Not content with shaping Turkey’s history, Turkish President Recep Tayyip Erdogan is about to change its geography, too, by building an alternative to the Bosphorus, raising hackles at home and alarm in Russia.
Critics accuse Erdogan of pursuing a vanity project that would open up Istanbul to unbridled construction and put the government into deep and largely unnecessary debt.
Environmentalists hate it, as does the Kremlin, which fears that Erdogan’s Canal Istanbul would give NATO member Turkey broader control over passage between the Black and Mediterranean seas.
Photo: AFP
A group of Turkish retired admirals even risked Erdogan’s wrath by warning that he must place his new canal under the terms of an old treaty regulating the use of strategic straits.
The mercurial Turkish leader, whose 18-year rule saw him span the Bosphorus with towering bridges and build a sprawling airport on a remote patch by the Black Sea, said his canal “will breathe new life into the region.”
“Whether you like it or not, we are starting and we will build it,” Erdogan said earlier this month.
Anthony Skinner, of Britain’s Verisk Maplecroft risk consultancy, said the canal was “the jewel in the crown” of what Erdogan gleefully calls his “crazy projects.”
“The realization of the project would represent a crowning moment in Erdogan’s rags-to-riches story,” Skinner said. “The boy from the wrong side of the tracks in Istanbul registering unprecedented success as a politician, becoming mayor of Istanbul, prime minister and then president with full executive powers: a president who changed the shape of Turkey’s beating heart — Istanbul.”
A 2019 environmental impact study estimated that the 45km waterway’s cost at 75 billion liras (US$9.11 billion at the current exchange rate).
It would cut through land to the west of Istanbul that was once envisioned as an evacuation zone in case a major earthquake hits the megapolis of 15.5 million people, which sits on an active fault.
Funding for the project due to start next month is unclear.

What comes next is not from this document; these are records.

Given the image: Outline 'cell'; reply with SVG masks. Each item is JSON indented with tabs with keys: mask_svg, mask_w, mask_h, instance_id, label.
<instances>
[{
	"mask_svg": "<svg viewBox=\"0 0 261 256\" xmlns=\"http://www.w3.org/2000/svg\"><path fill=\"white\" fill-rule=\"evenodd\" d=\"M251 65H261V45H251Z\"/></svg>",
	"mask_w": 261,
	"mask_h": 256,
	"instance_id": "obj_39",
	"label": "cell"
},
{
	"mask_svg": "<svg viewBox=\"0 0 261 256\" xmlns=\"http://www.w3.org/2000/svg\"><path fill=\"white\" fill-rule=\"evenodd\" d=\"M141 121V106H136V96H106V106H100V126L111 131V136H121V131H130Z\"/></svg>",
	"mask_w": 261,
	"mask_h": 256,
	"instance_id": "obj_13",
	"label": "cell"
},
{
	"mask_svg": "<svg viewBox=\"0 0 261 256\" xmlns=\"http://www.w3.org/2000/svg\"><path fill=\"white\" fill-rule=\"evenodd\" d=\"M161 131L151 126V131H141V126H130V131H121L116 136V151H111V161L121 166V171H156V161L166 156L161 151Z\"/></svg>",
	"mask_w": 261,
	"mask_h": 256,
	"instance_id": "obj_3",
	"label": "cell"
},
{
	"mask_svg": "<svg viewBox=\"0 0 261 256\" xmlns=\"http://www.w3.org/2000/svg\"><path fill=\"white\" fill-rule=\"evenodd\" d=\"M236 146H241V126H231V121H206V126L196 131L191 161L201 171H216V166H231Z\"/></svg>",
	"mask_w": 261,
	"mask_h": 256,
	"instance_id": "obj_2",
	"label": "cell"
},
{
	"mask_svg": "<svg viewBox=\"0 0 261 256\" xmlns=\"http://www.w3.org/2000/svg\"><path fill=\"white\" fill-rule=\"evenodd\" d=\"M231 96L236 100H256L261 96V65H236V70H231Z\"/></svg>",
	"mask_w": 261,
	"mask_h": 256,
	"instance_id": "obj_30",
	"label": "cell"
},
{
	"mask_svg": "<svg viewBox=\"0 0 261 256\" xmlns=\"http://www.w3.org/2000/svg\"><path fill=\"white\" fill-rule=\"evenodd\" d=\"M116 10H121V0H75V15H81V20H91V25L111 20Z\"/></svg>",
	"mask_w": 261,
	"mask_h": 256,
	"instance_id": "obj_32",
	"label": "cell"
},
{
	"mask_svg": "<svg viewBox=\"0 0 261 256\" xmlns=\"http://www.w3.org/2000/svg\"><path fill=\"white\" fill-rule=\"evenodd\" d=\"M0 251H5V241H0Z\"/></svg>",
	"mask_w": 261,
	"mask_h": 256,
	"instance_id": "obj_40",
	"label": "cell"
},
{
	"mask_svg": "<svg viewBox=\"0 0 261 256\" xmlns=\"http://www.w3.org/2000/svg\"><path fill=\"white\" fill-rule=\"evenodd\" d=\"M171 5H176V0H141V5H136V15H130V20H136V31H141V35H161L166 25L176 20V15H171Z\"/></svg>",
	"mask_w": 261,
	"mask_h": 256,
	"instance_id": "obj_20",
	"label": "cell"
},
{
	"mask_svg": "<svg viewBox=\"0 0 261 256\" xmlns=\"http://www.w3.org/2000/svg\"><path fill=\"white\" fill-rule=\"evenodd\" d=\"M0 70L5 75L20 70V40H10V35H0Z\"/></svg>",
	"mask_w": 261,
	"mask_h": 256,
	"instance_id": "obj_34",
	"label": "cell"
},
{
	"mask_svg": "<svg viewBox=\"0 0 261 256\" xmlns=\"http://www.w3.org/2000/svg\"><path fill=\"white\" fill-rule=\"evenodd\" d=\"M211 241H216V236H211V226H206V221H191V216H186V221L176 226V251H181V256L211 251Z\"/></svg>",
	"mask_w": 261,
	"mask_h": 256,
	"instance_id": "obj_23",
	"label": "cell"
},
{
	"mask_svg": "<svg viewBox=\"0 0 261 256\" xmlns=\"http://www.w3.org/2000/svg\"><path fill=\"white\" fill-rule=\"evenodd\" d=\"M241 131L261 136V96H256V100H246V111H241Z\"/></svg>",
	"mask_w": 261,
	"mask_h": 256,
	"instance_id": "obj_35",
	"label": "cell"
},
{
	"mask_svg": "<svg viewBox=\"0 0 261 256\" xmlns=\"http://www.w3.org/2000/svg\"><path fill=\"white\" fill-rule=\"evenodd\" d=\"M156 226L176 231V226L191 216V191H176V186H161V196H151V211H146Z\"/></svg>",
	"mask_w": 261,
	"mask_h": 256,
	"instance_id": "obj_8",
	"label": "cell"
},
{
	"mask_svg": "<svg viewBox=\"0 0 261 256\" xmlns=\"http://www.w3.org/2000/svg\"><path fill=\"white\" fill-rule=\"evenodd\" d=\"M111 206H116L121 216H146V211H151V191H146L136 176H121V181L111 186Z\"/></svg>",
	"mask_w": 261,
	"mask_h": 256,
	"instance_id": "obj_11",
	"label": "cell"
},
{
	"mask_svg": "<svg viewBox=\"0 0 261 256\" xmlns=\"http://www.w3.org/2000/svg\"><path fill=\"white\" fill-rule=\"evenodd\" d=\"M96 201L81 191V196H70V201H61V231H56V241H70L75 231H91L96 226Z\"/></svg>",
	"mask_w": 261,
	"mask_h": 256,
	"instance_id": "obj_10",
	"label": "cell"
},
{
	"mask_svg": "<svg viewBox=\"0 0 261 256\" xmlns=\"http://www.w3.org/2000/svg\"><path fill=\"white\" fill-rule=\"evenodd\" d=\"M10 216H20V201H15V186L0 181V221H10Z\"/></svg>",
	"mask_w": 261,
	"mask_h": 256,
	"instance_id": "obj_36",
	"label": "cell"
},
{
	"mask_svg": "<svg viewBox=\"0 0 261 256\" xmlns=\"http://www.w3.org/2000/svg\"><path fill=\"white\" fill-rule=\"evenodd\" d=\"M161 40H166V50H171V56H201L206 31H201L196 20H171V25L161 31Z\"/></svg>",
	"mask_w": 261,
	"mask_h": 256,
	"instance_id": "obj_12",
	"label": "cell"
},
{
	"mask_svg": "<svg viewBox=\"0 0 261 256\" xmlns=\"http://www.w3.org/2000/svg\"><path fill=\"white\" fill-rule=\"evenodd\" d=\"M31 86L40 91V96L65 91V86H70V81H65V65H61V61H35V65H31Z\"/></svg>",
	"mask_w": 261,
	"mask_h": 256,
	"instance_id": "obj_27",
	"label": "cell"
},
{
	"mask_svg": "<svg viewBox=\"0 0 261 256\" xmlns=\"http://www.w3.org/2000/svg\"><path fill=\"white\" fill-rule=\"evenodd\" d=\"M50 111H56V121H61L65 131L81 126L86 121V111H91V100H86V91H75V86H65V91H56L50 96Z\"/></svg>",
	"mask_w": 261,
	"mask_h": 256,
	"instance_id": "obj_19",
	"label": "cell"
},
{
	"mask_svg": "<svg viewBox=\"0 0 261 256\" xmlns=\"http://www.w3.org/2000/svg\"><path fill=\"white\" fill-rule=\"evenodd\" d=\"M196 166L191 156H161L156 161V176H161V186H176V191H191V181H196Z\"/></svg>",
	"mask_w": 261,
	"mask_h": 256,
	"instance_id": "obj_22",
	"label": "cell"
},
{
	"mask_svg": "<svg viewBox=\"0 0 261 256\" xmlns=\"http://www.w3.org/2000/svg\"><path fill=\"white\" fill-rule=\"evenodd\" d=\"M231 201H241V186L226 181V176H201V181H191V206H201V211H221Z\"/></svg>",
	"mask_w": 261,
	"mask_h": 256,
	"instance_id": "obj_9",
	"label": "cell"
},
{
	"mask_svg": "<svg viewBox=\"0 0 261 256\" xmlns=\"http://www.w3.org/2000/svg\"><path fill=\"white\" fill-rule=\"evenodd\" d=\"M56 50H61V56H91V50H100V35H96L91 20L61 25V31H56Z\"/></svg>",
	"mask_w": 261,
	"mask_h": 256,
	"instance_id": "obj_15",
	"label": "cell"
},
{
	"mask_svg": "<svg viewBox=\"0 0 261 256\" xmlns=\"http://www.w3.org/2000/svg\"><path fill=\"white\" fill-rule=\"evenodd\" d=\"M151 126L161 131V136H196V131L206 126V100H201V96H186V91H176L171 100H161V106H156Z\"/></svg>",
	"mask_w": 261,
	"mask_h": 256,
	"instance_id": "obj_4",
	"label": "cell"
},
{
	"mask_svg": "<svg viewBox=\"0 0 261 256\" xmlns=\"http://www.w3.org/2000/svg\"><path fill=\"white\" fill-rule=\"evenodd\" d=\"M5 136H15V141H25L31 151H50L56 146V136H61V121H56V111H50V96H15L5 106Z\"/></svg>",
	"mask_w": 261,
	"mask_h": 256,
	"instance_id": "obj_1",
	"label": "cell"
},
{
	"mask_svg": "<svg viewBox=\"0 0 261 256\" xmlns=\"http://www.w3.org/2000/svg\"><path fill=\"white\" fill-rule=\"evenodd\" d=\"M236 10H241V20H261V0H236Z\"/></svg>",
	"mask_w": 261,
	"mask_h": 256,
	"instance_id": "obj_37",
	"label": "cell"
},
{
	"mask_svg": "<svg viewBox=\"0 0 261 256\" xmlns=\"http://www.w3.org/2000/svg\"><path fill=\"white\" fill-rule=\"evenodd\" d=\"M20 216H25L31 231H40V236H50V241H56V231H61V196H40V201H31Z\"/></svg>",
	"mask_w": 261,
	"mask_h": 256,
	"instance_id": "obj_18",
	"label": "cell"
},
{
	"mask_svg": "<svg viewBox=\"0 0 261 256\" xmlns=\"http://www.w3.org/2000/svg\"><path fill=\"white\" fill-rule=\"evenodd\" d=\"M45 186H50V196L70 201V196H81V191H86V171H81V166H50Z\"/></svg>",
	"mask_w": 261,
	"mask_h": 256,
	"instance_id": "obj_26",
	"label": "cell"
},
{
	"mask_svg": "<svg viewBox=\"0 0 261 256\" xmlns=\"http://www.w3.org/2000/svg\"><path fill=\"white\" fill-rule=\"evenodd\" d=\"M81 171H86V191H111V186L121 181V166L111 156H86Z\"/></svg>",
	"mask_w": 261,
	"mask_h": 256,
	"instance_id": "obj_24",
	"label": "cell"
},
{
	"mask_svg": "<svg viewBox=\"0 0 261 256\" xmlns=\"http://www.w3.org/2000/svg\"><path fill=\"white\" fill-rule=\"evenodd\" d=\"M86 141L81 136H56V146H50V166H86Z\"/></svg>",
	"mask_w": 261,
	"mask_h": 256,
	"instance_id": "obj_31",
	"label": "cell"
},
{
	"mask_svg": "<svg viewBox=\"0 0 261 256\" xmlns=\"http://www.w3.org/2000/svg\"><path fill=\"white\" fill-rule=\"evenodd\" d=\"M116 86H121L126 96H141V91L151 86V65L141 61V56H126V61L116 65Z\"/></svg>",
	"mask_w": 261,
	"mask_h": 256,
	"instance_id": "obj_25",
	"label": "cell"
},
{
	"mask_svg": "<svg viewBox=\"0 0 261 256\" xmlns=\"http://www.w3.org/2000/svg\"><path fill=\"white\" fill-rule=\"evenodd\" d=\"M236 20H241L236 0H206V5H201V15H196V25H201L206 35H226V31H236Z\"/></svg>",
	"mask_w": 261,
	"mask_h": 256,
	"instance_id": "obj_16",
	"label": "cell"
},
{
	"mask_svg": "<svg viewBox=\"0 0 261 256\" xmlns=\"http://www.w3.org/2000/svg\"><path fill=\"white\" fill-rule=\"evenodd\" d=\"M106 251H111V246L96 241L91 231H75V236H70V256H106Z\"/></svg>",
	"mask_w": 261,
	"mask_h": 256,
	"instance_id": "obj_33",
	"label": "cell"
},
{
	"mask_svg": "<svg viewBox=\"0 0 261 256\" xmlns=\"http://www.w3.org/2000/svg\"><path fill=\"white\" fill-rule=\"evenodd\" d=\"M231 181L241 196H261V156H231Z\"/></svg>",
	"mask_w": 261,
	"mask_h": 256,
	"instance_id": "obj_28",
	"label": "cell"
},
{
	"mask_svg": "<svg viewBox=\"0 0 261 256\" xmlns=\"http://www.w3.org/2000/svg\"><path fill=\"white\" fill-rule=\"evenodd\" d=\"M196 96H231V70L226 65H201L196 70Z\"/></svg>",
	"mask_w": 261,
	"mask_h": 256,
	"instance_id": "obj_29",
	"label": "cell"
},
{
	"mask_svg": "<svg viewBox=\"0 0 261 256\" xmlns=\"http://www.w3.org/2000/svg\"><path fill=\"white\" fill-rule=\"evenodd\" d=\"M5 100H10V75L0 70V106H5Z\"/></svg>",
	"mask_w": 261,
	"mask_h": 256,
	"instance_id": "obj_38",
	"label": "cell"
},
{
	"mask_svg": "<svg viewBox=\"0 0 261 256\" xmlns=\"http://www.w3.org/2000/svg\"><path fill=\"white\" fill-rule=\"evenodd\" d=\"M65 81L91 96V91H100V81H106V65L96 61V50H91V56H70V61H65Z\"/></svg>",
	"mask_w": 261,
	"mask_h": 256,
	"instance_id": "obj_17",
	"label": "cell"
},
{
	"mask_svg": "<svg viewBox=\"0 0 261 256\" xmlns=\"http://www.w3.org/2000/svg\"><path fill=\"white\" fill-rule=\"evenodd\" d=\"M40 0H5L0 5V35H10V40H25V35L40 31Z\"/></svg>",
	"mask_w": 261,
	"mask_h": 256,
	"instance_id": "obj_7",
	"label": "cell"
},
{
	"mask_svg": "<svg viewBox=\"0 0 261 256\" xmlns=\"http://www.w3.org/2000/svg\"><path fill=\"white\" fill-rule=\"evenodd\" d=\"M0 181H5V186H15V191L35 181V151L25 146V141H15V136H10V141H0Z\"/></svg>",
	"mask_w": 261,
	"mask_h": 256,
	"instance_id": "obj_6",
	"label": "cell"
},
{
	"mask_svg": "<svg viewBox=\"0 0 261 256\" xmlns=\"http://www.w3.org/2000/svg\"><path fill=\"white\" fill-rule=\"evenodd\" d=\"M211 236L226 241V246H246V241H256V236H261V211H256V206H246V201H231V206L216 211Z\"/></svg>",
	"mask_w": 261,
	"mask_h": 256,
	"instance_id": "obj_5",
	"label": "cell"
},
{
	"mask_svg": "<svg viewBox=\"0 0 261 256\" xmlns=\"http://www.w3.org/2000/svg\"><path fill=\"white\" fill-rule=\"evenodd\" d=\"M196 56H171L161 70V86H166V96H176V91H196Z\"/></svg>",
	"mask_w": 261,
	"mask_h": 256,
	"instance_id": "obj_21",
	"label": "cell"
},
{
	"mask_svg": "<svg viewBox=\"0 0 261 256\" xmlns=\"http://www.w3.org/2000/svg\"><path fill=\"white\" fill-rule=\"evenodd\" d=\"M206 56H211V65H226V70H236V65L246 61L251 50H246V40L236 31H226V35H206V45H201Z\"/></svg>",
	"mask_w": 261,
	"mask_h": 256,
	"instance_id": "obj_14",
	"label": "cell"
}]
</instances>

Plans for a model under which rich investors — possibly from China — receive temporary ownership rights are complicated by geopolitical and environmental considerations.
The most fervent critic is Istanbul Mayor Ekrem Imamoglu, who won Turkey’s biggest and most fabled city for the main opposition Republican People’s Party in 2019.
Imamoglu told foreign media that property around the canal has been awarded to Erdogan’s political allies in the construction and real estate sectors and his municipality has been left out of the process.
“Let me put it bluntly: the primary reason behind Erdogan’s motivation is money, money, money,” Imamoglu said.
Russia fears that Erdogan is building a new way for NATO warships to enter the Black Sea.
Moscow and the retired Turkish admirals are pressing Erdogan to put the canal under the terms of the 1936 Montreux Convention.
Atilla Yesilada, a Turkey specialist at Global Source Partners in New York, said that Erdogan might see the new canal as a means to negotiate better relations with Washington.
“It is possible that Erdogan is contemplating to trade off free passage for NATO ships to the Black Sea for [relief from] sanctions,” which Washington has slapped on Turkey for its purchase of Russian arms, Yesilada said.